TEXT >>
------------------------------------------------------------

Sunday, December 29, 2013

Before the Jihad VII


Again, a poke at the world. I thought it might be time to let you in on one of the projects I have been developing on the side, this with some international implications.  Several winters ago I happened to get into a conversation before a meeting in Tampa with the speaker of the evening, Prince Turki al-Faisal, the brother of the Saudi king and for decades the Saudi chief of intelligence.  A quick, accessible, genuinely urbane gentleman in his sixties -- the prince was educated at Deerfield and Georgetown --, Prince Turki gave me his card and invited me to continue to exchange ideas with him via the internet.  Once he was back in Riyadh I followed that up, and we have since gone back and forth as several issues between our countries have surfaced.

For many years Prince Turki has functioned, mostly behind the scenes, as a principal wirepuller throughout the Middle East.  His attempts to broker and direct U.S. involvement in Afghanistan can easily be tracked in Steve Coll's indispensable volume Ghost Wars. With that in mind I wrote him in March of 2012 to empathize the extent of war-weariness that prevails in the United States at the moment and suggesting that "If indeed you do have a degree of contact with the Taliban leadership, now would be the time to reactivate it."

He wrote back:  "My relationship with the Taliban ended on a sour note.  They refused to hand over Bin Laden to me which let to the Kingdom suspending relations with them...I am fully retired and have no wish to have any contact with the Taliban."

We moved on.  When a New York Times interview with the prince led him to remark that the apparent withdrawal of American commitment to the region raised the possibility of a Saudi atomic bomb, I wrote him urging him to reconsider.  Atomic weapons were "yesterday's nightmare," I stressed, costly at every stage and turning their possessors into targets.  He got back within a day or two, thanking me for my commentary, which he had circulated among his brothers and which he said had had an impact.

On December 18, submitting to an interview with Steven Erlanger of  The New York Times, Prince Turki noted that "We've seen several red lines put forward by the president, which went along and became pinkish as time grew, and eventually ended up completely white."  He called the world's failure to stop the conflict in Syria "almost a criminal negligence."  The Saudis were turning down a seat on the U.N. Security Council in protest against big-power veto power.

I tried another e-mail.  "There is a profound disconnect here," I wrote the prince.  "As the Kingdom appears to back away, policy-makers in Washington who are already troubled by the increasing presence of the jihadist elements within the Syrian opposition and alert to the profound war weariness of the American public after our expensive and feckless adventures in Iraq and Afghanistan.  They see us as increasingly isolated, again at the point of being dragged into another conflict....  There is a general feeling here  -- and one that extends across the political spectrum -- that if it is to come to boots on the ground in Syria, they ought to be Saudi boots, or Turkish boots, or Jordanian boots...we are at the end of the cycle."

------------------------------------------------------------

According to the post, at which two schools was Prince Turki educated? Rely only on the post above for your answer.

RAW DATA >>
------------------------------------------------------------

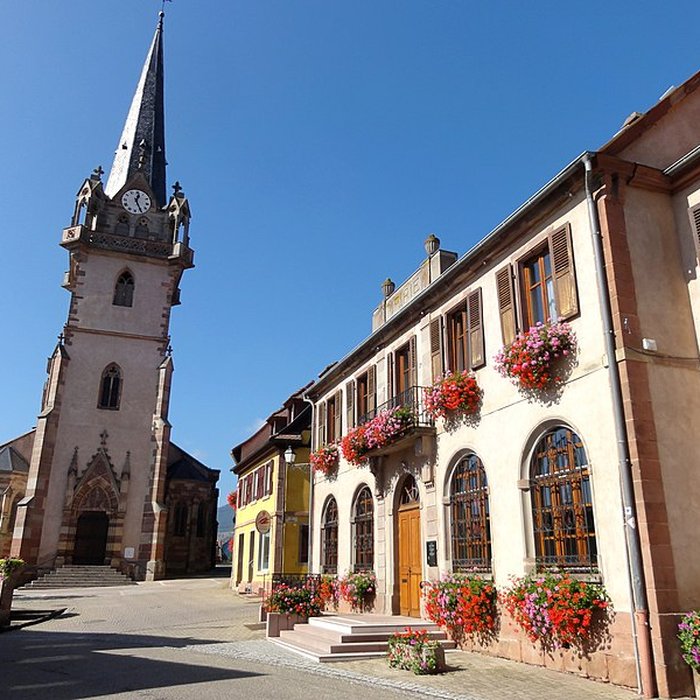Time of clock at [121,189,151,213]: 12:25
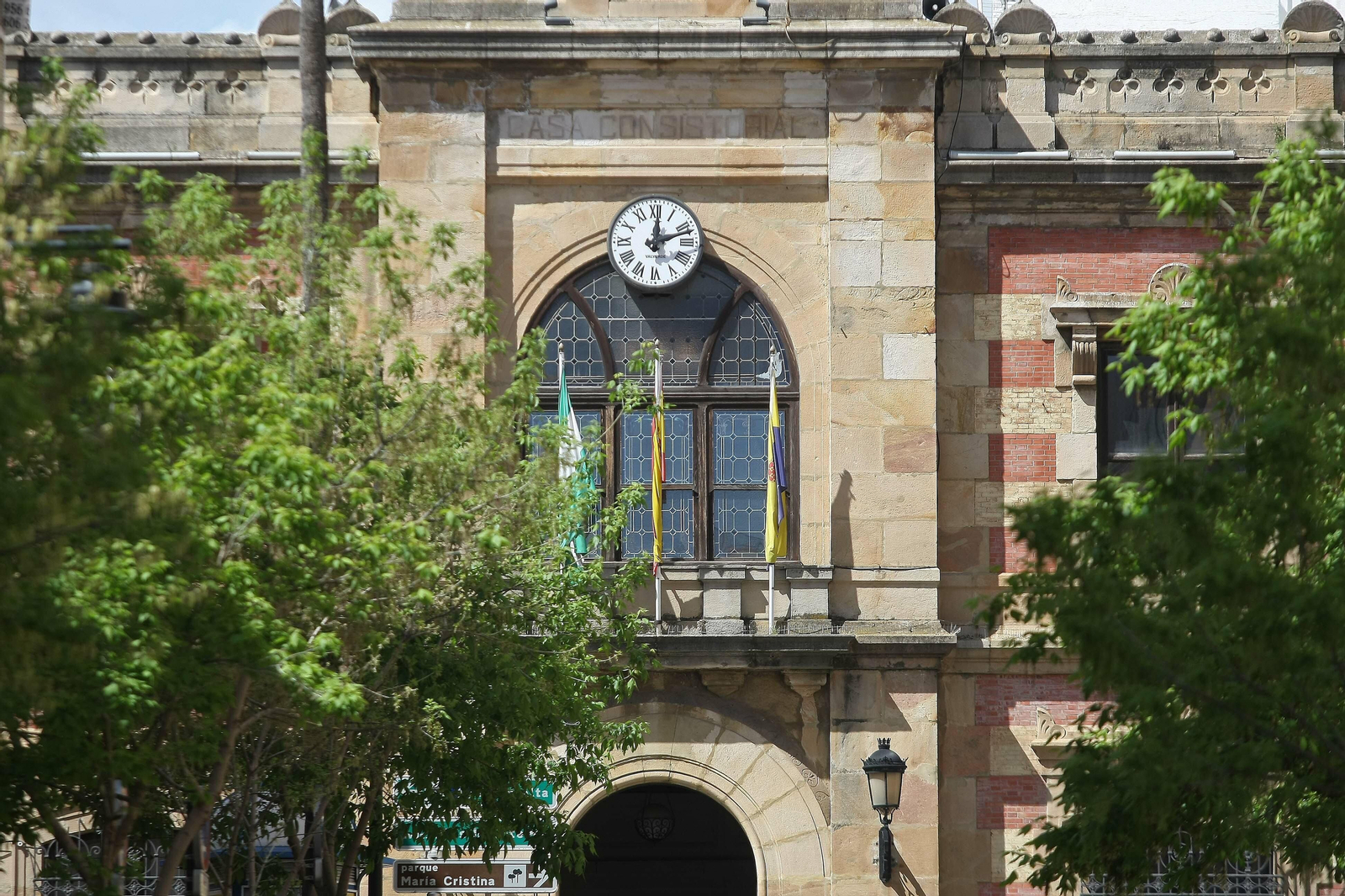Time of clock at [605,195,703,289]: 12:11
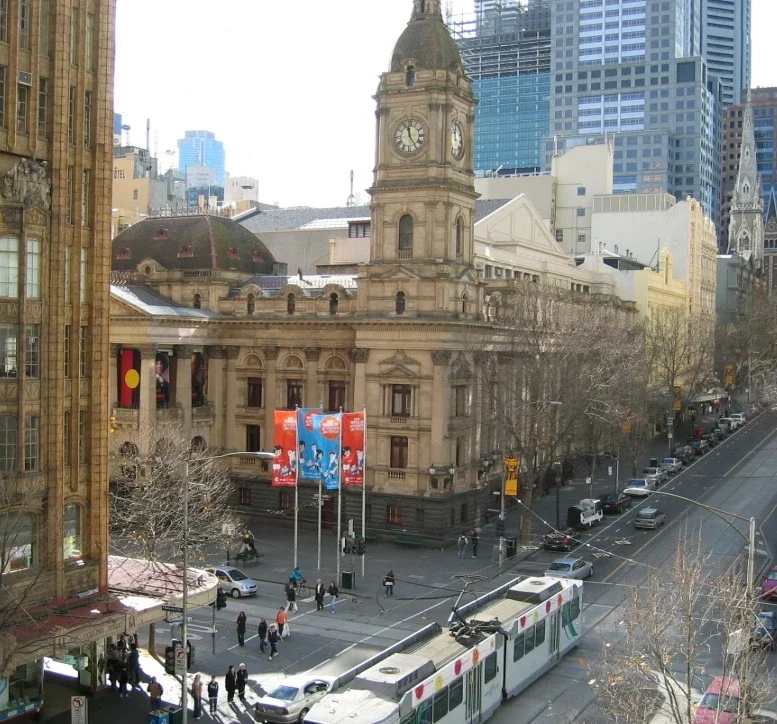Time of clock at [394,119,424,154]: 11:24
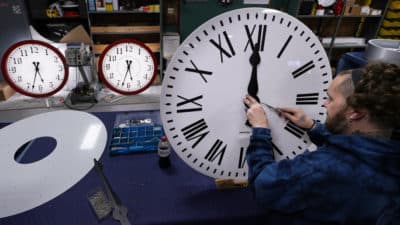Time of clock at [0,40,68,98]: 5:33
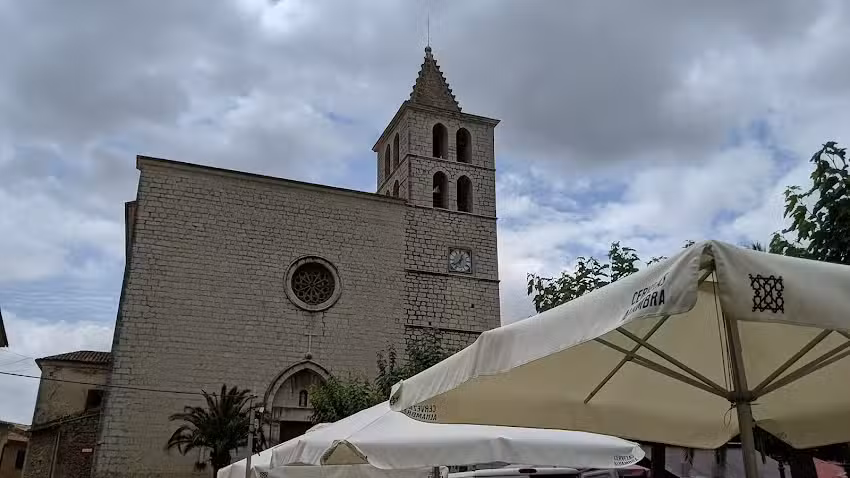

------------------------------------------------------------

ANSWER BELOW >>
Deerfield and Georgetown.